XMPPTCPConnection: internal race condition during stream resume?

P.S: isSmResumptionPossible() doesn’t check stream:features post-auth, but only its internal streamId, which is a bit racy and not quite correct…

IIRC I deliberately did not check stream:features as it is unnecessary under the assumption that a server does not suddenly lose its stream management capabilities.

Not sure what you mean “is a bit racy and not quite correct”. Happy to fix any issues, but it is hard it you don’t actually point them out.

Also this should possibly have been a new topic.

Right, there are provisions to wait for the stream future annoucement of the server.

Please have a look at my XML from the inital post, this is what I’m bangig my head against for some days now and where I really urgently need a second pair of eyes.

Regarding the stream-features post-auth, it looks like Smack will happily cache those from pre-auth or even pre-tls, and those might be different (e.g. not contain bind or other things). Not waiting for the updated features is what I considered as “racy” in my comment.

Then I’m missing the code where you are waiting for the stream feature announcement after authentication.
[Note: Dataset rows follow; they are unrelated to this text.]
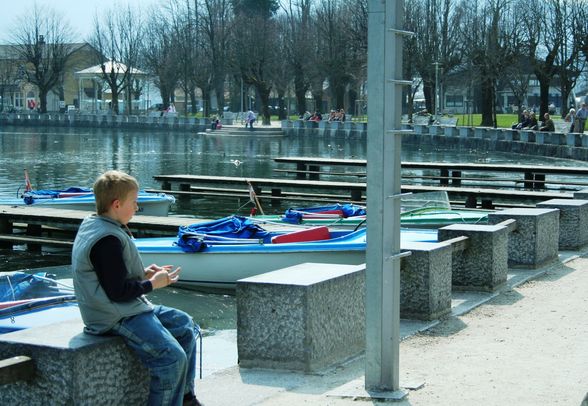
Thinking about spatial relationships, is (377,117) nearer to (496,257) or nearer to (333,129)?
(496,257)

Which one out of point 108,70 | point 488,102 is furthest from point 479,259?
point 108,70

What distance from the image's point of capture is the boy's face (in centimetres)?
561

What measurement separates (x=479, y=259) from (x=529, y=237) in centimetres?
171

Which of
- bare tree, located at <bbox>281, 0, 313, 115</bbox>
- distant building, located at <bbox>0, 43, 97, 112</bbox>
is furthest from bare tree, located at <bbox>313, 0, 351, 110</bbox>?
distant building, located at <bbox>0, 43, 97, 112</bbox>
I only can imagine that this could happen if two writer threads are running concurrently using the same queue and socket. But I have to think more about this, which may take some time, especially considering that the holiday seasion is starting soon.

I also experienced similar behavior when deflate compression broke because it was using the wrong dictionary. But I think you mentioned off band to me that compression is not involved here.

It is good that Smack then in-fact does wait for the updated features. Right? :slight_smile:

It’s a little bit hidden and arguably not the most elegant code (cause “organically grown”), but it’s done by the maybeCompressFeaturesReceived sync point.

Yes, you are right. I’m not using compression.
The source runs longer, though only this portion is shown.